Kutipan Sumber:
· · · ·

BAB III
PEMBAHASAN
A. PENGEMBANGAN KURIKULUM DI INDONESIA
1. Program Kurikulum
Pendidikan
a. Rencana Pelajaran 1947
Kurikulum
pertama yang lahir pada masa kemerdekaan memakai istilah leer plan. Dalam bahasa Belanda, artinya rencana pelajaran, lebih
popular ketimbang curriculum (bahasa Inggris). Perubahan kisi-kisi pendidikan
lebih bersifat politis: dari orientasi pendidikan Belanda ke kepentingan
nasional. Asas pendidikan ditetapkan Pancasila.
Rencana
Pelajaran 1947 baru dilaksanakan sekolah-sekolah pada 1950. Sejumlah kalangan
menyebut sejarah perkembangan kurikulum diawali dari Kurikulum 1950. Bentuknya
memuat dua hal pokok: daftar mata pelajaran dan jam pengajarannya, plus
garis-garis besar pengajaran. Rencana Pelajaran 1947 mengurangi pendidikan pikiran.
Yang diutamakan pendidikan watak, kesadaran bernegara dan bermasyarakat, materi
pelajaran dihubungkan dengan kejadian sehari-hari, perhatian terhadap kesenian
dan pendidikan jasmani.
b. Rencana
Pelajaran Terurai 1952
Kurikulum
ini lebih merinci setiap mata pelajaran yang disebut Rencana Pelajaran Terurai
1952. “Silabus mata pelajarannya jelas sekali. seorang guru mengajar satu mata
pelajaran,” kata Djauzak Ahmad, Direktur Pendidikan Dasar Depdiknas periode
1991-1995. Ketika itu, di usia 16 tahun Djauzak adalah guru SD Tambelan dan
Tanjung Pinang, Riau. Di penghujung era Presiden Soekarno, muncul Rencana
Pendidikan 1964 atau Kurikulum 1964. Fokusnya pada pengembangan daya cipta,
rasa, karsa, karya, dan moral (Pancawardhana). Mata pelajaran diklasifikasikan
dalam lima kelompok bidang studi: moral, kecerdasan, emosional/artistik,
keprigelan (keterampilan), dan jasmaniah. Pendidikan dasar lebih menekankan
pada pengetahuan dan kegiatan fungsional praktis.
c.
Kurikulum 1968
Kelahiran
Kurikulum 1968 bersifat politis: mengganti Rencana Pendidikan 1964 yang
dicitrakan sebagai produk Orde Lama. Tujuannya pada pembentukan manusia
Pancasila sejati. Kurikulum 1968 menekankan pendekatan organisasi materi
pelajaran: kelompok pembinaan Pancasila, pengetahuan dasar, dan kecakapan
khusus. Jumlah pelajarannya 9. Djauzak menyebut Kurikulum 1968 sebagai
kurikulum bulat. “Hanya memuat mata pelajaran pokok-pokok saja,” katanya.
Muatan materi pelajaran bersifat teoritis, tak mengaitkan dengan permasalahan
faktual di lapangan. Titik beratnya pada materi apa saja yang tepat diberikan
kepada siswa di setiap jenjang pendidikan.

· · · ·

Data Masukan:
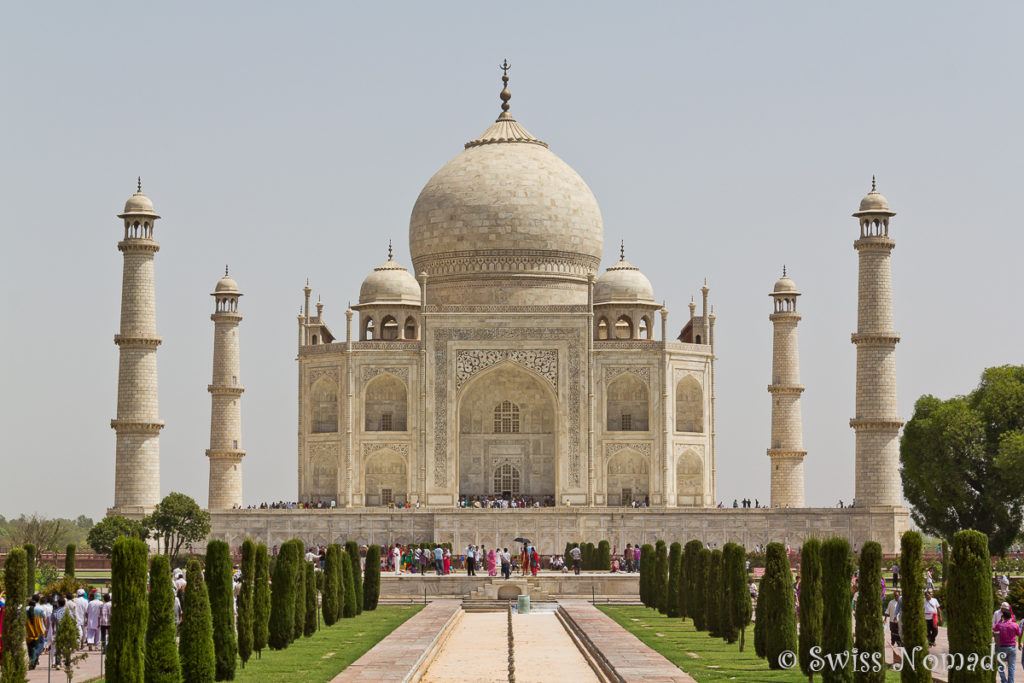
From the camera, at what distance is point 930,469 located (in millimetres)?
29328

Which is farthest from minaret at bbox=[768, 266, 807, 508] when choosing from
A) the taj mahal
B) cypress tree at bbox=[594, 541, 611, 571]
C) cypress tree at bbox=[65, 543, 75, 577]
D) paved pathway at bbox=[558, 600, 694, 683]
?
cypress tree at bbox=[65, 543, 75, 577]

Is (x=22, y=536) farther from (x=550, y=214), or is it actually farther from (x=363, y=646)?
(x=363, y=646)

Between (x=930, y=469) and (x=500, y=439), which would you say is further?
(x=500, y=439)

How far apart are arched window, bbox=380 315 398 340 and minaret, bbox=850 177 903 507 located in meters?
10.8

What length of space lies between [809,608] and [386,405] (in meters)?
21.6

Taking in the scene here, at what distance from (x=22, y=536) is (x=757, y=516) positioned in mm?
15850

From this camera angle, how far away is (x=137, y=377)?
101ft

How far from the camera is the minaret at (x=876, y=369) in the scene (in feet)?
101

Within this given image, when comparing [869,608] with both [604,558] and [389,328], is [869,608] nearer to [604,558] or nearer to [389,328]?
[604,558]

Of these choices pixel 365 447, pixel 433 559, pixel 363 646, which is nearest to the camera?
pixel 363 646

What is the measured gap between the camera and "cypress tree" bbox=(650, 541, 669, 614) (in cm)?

· · · ·

Tugas yang Dikerjakan:
**A)** Salin ulang baris-baris data tanpa perubahan, mulai dari baris yang memuat "Within this given" sampai akhir data.
**B)** Lanjutkan teks tentang perkembangan kurikulum di Indonesia setelah kalimat terakhirnya.
Teks dan data di atas tidak saling berhubungan.

Hasil per Tugas:
**A)**
Within this given image, when comparing [869,608] with both [604,558] and [389,328], is [869,608] nearer to [604,558] or nearer to [389,328]?
[604,558]

Of these choices pixel 365 447, pixel 433 559, pixel 363 646, which is nearest to the camera?
pixel 363 646

What is the measured gap between the camera and "cypress tree" bbox=(650, 541, 669, 614) (in cm)?

**B)**
d.
Kurikulum 1975
Kurikulum 1975
menekankan pada tujuan, agar pendidikan lebih efisien dan efektif. “Yang
melatarbelakangi adalah pengaruh konsep di bidang manejemen, yaitu MBO
(management by objective) yang terkenal saat itu,” kata Drs. Mudjito, Ak, MSi,
Direktur Pembinaan TK dan SD Depdiknas. Metode, materi, dan tujuan pengajaran
dirinci dalam Prosedur Pengembangan Sistem Instruksional (PPSI). Zaman ini
dikenal istilah “satuan pelajaran”, yaitu rencana pelajaran setiap satuan
bahasan. Setiap satuan pelajaran dirinci lagi: petunjuk umum, tujuan
instruksional khusus (TIK), materi pelajaran, alat pelajaran, kegiatan
belajar-mengajar, dan evaluasi. Kurikulum 1975 banyak dikritik. Guru dibikin
sibuk menulis rincian apa yang akan dicapai dari setiap kegiatan pembelajaran.
e.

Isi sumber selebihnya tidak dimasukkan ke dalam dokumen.